TACE, which delivers chemotherapy to the tumor location, is considered the standard treatment for unresectable HCC and has been demonstrated to provide a modest survival benefit [14, 15]. However, failure of TACE therapy is common, and studies have found that this may, in part, result from cellular adaptation to hypoxia resulting from the chemotherapy by neoangiogenesis [16]. Vascular endothelial growth factor (VEGF) plays an important role in promoting neoangiogenesis [1618]. Sorafenib, an antiangiogenic drug that inhibits the VEGF signaling pathway, is indicated for the treatment of patients with unresectable HCC [19].

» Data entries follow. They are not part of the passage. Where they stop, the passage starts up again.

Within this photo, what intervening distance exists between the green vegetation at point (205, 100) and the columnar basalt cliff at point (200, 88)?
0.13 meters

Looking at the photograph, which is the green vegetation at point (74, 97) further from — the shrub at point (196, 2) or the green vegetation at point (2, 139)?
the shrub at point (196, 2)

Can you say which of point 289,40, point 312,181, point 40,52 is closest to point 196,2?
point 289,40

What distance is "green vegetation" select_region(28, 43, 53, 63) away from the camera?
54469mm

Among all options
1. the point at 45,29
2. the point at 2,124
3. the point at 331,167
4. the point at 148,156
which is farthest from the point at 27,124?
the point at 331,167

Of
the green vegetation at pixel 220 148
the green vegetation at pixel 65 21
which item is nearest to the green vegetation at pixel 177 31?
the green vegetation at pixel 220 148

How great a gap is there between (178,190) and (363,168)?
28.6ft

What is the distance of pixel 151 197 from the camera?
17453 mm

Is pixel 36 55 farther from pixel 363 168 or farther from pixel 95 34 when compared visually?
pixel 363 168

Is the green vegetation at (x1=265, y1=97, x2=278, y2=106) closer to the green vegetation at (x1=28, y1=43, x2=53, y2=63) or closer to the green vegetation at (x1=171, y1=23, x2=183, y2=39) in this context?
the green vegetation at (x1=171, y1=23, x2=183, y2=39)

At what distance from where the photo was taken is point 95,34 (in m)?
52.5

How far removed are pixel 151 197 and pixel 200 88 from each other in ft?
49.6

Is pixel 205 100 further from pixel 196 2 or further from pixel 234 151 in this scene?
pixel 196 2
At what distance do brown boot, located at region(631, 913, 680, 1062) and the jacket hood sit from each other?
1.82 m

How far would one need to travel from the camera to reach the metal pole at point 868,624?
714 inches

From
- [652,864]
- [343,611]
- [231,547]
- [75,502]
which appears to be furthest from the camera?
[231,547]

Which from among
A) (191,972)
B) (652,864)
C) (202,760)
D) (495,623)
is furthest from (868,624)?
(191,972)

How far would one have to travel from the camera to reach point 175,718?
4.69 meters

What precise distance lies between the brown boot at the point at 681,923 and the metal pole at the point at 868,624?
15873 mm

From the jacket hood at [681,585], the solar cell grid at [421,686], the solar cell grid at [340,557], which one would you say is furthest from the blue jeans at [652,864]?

The use of sorafenib with TACE in treating advanced HCC has been actively studied, although the findings have been inconsistent [20]. Hence, the effectiveness of the combined use of sorafenib and TACE in HCC, especially in the majority of patients with more advanced disease, is not well understood. This systematic review and meta-analysis aimed to analyze the safety and efficacy of sorafenib combined with TACE in treating unresectable HCC.

Materials and methods

Search strategy

This meta-analysis was conducted in accordance with the PRISMA guidelines [21]. MEDLINE, the Cochrane Library, EMBASE, and the ISI Web of Knowledge were searched (until 31 December 2013) using combinations of the following keywords: hepatocellular carcinoma/HCC/hepatoma, sorafenib and chemoembolization transarterial chemoembolization/TACE. Randomized controlled trial studies that evaluated patients who had diagnoses of HCC and received treatment with sorafenib combined with TACE were included. The included studies provided numerical information about the specified primary or secondary outcomes (see below). Studies not published in English were excluded. Letters, commentaries, editorials, and case reports were also excluded. Potential studies were reviewed by two independent reviewers, and a third reviewer was consulted if there was uncertainty regarding eligibility.

Data extraction

The following information was extracted from studies that met the inclusion criteria: the name of the first author, year of publication, study design, patient demographics, key clinical characteristics (tumor stage, performance status, rate of viral hepatitis infection, chemoembolization treatment regimen), survival outcomes, tumor responses, and adverse events. Two independent reviewers extracted the data, and a third reviewer was used to solve any discrepancies.

Quality assessment

The Delphi list was used to assess the quality of the randomized controlled trials [22]. The Newcastle-Ottawa scale was used to assess the quality of the nonrandomized controlled study [23].

Statistical analysis

The primary outcome measure was time to progression (TTP), and the secondary outcomes measures were overall survival (OS) and adverse events.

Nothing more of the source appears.